# Stated problem:
State only the number of lines in the records below that contain the word "trim".

# Rows:
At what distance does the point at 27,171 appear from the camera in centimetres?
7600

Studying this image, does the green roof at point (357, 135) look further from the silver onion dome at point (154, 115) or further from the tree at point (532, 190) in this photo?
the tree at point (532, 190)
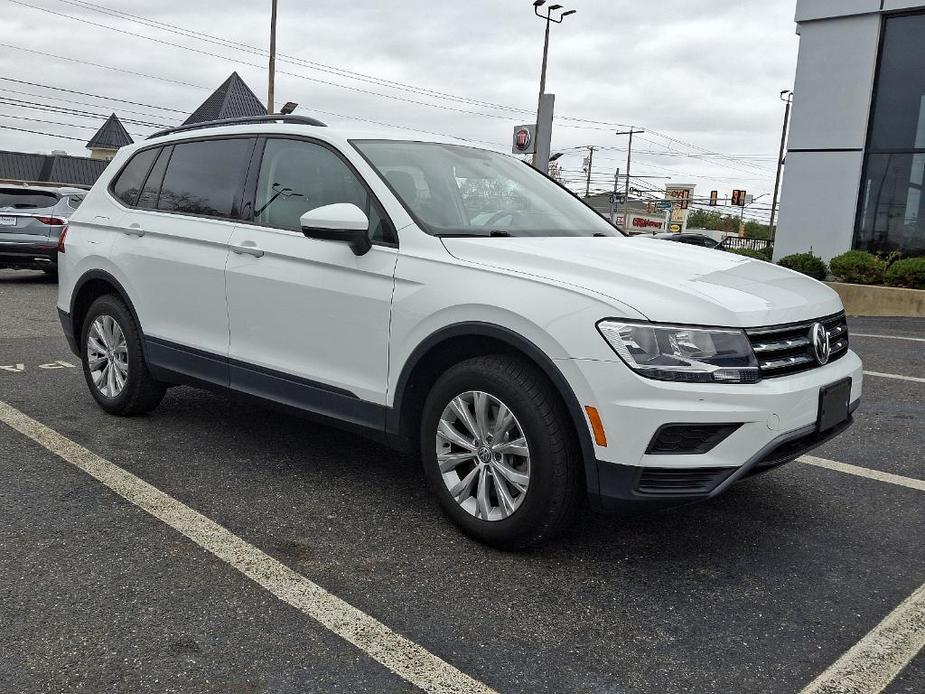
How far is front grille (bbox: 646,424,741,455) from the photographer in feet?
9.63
...
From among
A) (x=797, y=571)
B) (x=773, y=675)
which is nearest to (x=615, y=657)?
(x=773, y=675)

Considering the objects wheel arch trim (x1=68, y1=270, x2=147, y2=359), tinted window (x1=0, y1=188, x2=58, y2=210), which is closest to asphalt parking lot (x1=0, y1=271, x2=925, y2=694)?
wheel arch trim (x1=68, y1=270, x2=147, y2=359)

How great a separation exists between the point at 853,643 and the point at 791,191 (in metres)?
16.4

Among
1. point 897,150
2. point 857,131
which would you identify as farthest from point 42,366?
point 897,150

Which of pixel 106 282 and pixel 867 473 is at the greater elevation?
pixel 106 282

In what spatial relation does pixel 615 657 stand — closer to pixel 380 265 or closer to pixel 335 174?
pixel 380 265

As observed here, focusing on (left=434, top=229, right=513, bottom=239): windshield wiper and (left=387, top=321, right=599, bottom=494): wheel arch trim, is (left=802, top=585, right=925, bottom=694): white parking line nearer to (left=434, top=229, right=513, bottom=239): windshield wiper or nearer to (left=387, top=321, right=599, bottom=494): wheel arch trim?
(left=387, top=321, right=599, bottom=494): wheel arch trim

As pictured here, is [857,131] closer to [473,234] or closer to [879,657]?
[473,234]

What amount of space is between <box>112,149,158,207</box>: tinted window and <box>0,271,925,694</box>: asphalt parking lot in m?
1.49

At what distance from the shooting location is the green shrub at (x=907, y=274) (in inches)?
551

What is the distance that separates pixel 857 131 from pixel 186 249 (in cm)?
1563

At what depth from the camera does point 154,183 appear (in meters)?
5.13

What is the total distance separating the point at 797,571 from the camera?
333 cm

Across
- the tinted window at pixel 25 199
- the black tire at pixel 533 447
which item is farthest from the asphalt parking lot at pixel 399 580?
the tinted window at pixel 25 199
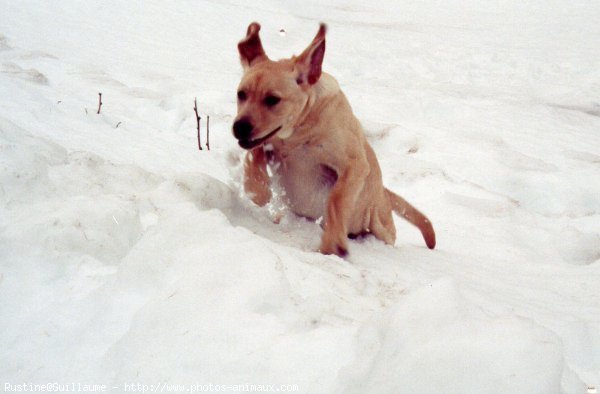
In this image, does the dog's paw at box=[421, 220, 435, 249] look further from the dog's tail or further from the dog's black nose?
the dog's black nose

# Solution to the exercise:
4